- Task item: Repeat all the lines below exactly, but omit the pictures.

Pictures with short captions
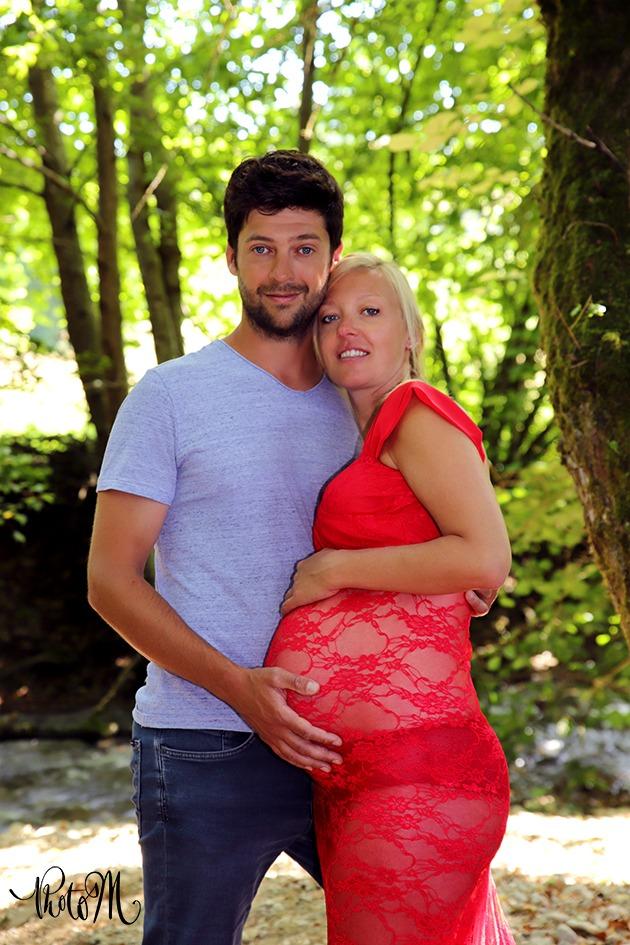 femme enceinte et son mari au bord de l'eau
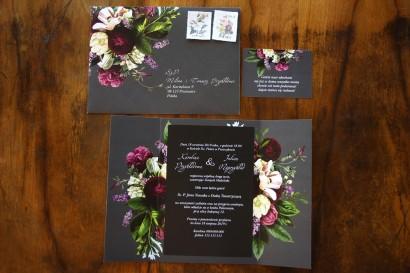 Zaproszenia ślubne z kwiatowym bukietem w stylu vintage w kolorystyce burgundu i purpury z dodatkiem zieleni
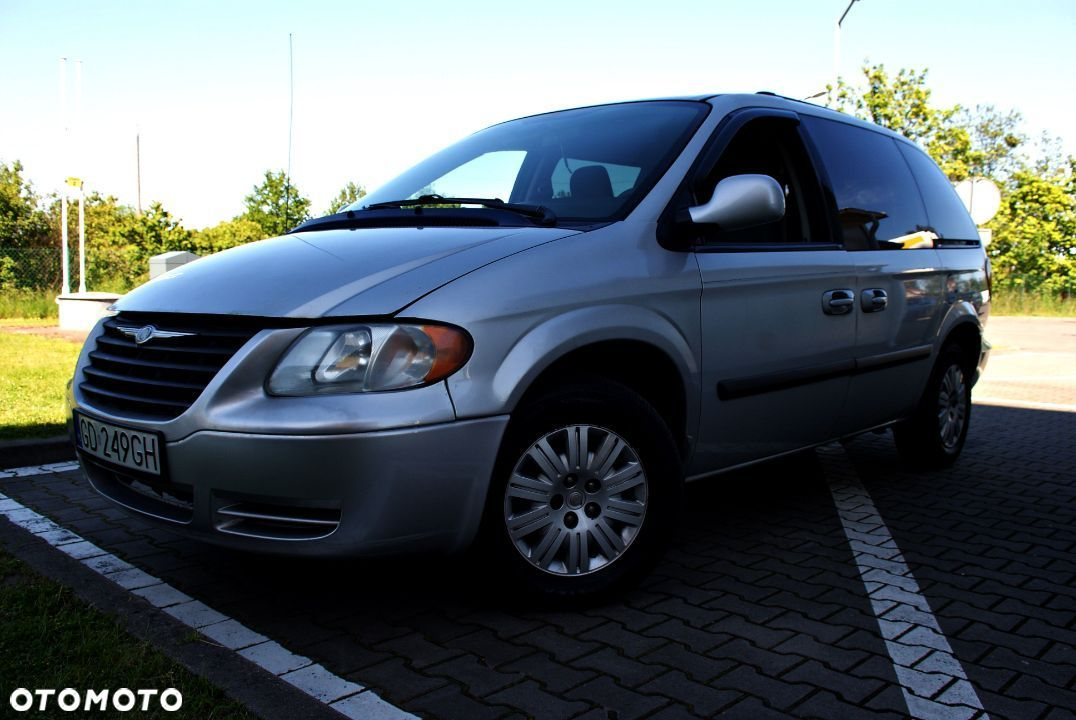 Chrysler Town & Country 3.3 Benzyna+Gaz 7 Osób - 1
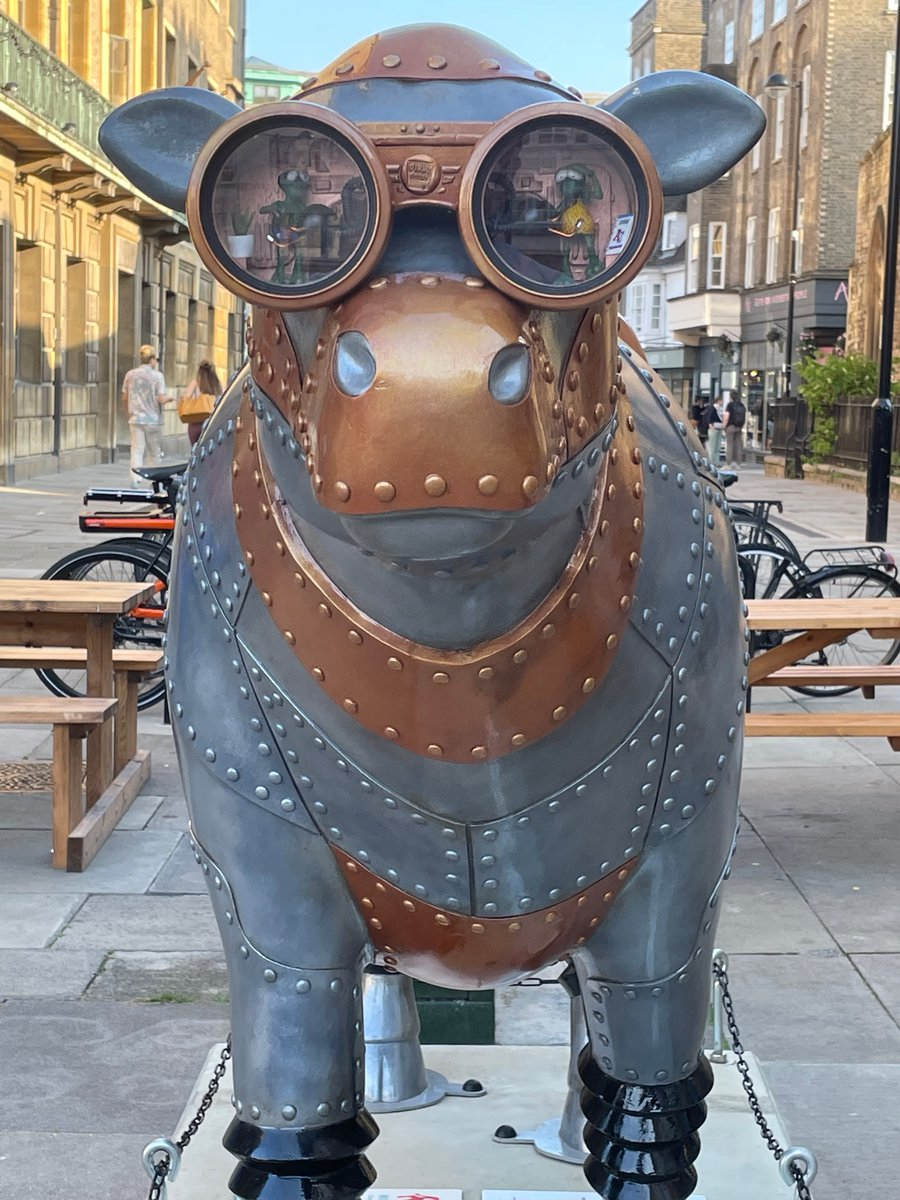 #Art 🎨 Awesome of the Day ⭐ ➡️ #Steampunk ⚙️ #Cow 🐄 By @dinky_doors At @CowsAboutCambs in #Cambridge #England 🇬🇧 Via @tylershores #SamaArt   ➡️ View More #SamaCollection 👉 https://t.co/Kugls40kPu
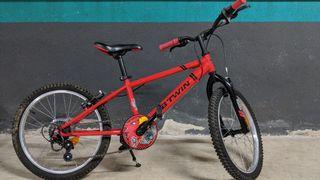 Vendo bicicleta infantil de 20 pulgadas.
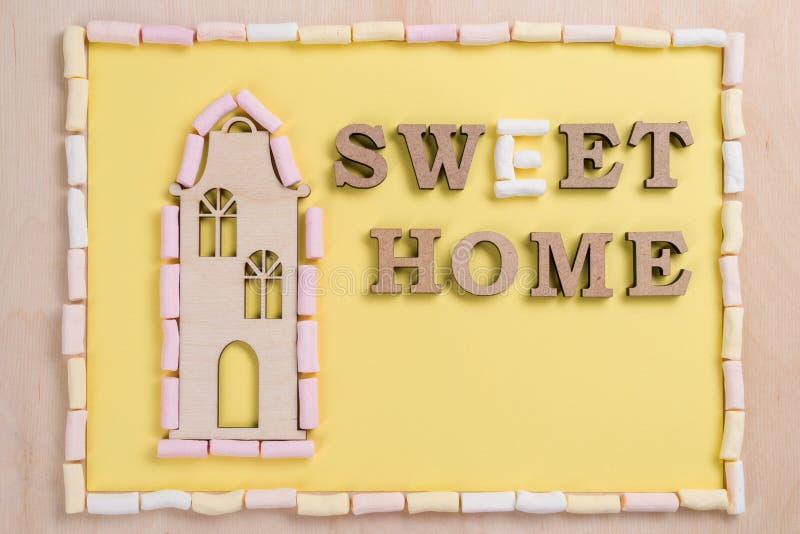 Сформулируйте сладостный дом писем конспекта зефира деревянных стоковое изображение rf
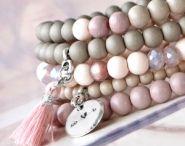 Handmade Jewelry / Ben jij ook zo gek op het maken van je eigen sieraden? Of doe je graag zelfgemaakte sieraden cadeau? Laat je inspireren door deze sieraad setjes!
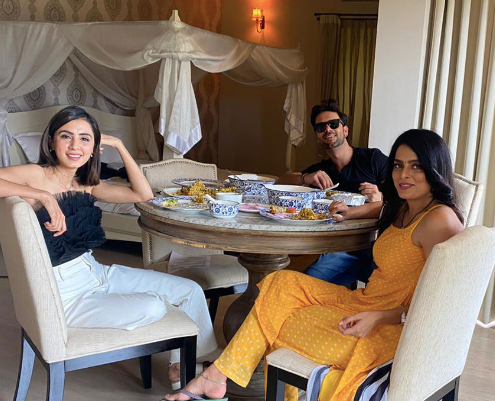 Did you know Ruhi, Swati and Sanjay are a close knit 'Team Villain' on the sets of 'Kundali Bhagya'?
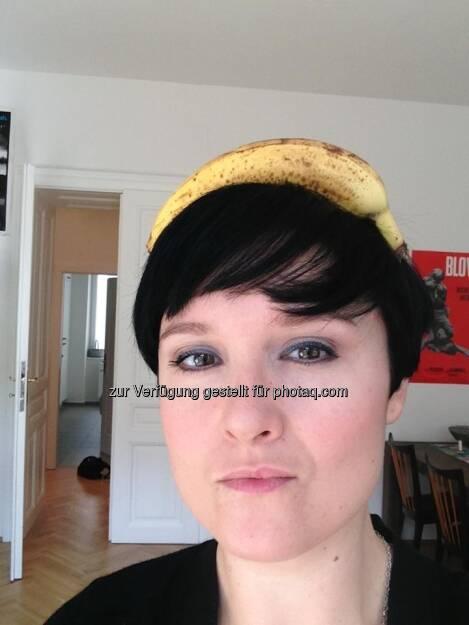Eva Brunner, fm4, für Frisurentrend Business Typ - Bananing (13.03.2013)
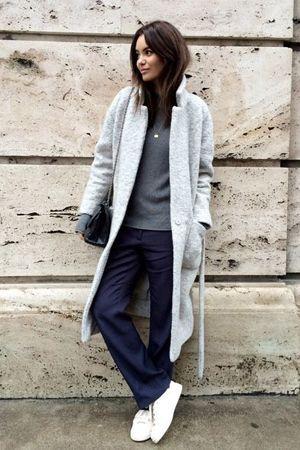 сині штани і сіре пальто
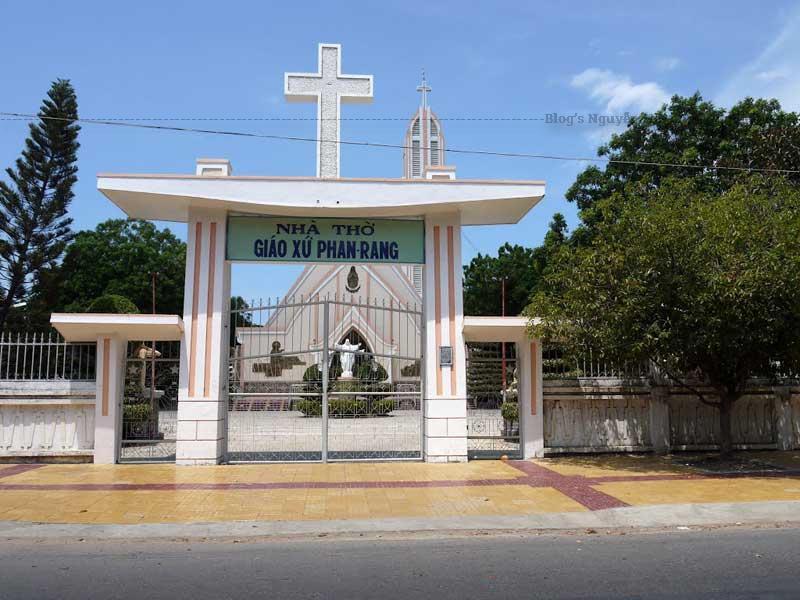 Nhà thờ giáo xứ Phan Rang Ninh Thuận là tâm điểm mà nhiều khách du lịch ghé tới khi tới thành phố này.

- Response below:
 femme enceinte et son mari au bord de l'eau
 Zaproszenia ślubne z kwiatowym bukietem w stylu vintage w kolorystyce burgundu i purpury z dodatkiem zieleni
 Chrysler Town & Country 3.3 Benzyna+Gaz 7 Osób - 1
 #Art 🎨 Awesome of the Day ⭐ ➡️ #Steampunk ⚙️ #Cow 🐄 By @dinky_doors At @CowsAboutCambs in #Cambridge #England 🇬🇧 Via @tylershores #SamaArt   ➡️ View More #SamaCollection 👉 https://t.co/Kugls40kPu
 Vendo bicicleta infantil de 20 pulgadas.
 Сформулируйте сладостный дом писем конспекта зефира деревянных стоковое изображение rf
 Handmade Jewelry / Ben jij ook zo gek op het maken van je eigen sieraden? Of doe je graag zelfgemaakte sieraden cadeau? Laat je inspireren door deze sieraad setjes!
 Did you know Ruhi, Swati and Sanjay are a close knit 'Team Villain' on the sets of 'Kundali Bhagya'?
Eva Brunner, fm4, für Frisurentrend Business Typ - Bananing (13.03.2013)
 сині штани і сіре пальто
 Nhà thờ giáo xứ Phan Rang Ninh Thuận là tâm điểm mà nhiều khách du lịch ghé tới khi tới thành phố này.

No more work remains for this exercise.